6.4 Administering the oral health component

Oral health questions block (OHQ)

  1. Next the dentist asked a series of questions pertaining to the oral health of the respondent. These questions compliment the examination block and help to build a better profile of the respondent. During this component the dental recorder entered the answers provided by the respondent into the data capture application.

Oral health restriction block (OHR)

  1. Before the oral health examination block, the dentist asked specific oral health screening questions to determine whether the respondent could participate in the entire oral health component.

  2. During this component the dental recorder entered the answers provided by the respondent in the data capture application.

  3. If the respondent answered yes to any the restriction questions (with the exception of the question on pacemakers or other automatic defibrillators which had a second probing question) the oral health restrictions block was exited and the respondent was automatically screened out of the probing score assessment portion of the oral health examination component. Any respondent who had had haemophilia or had received chemotherapy in the past four weeks skipped this block of questions completely as he/she had been automatically screened out of probing because of these conditions.

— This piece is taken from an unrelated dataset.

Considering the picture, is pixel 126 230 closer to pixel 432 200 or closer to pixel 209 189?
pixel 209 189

Oral health examination block (OHE)

  1. At the start of the oral health examination block, the dentist explained the process to the respondent and showed the respondent the tools that were used during the examination.

  2. As the dentist progresses from question to question, the dental recorder cued the dentist on which assessment was next and, if applicable, with which tooth number the dentist should start. This was important as the flow of the tooth examinations varied from question to question and a prompt by the dental recorder helped to limit errors.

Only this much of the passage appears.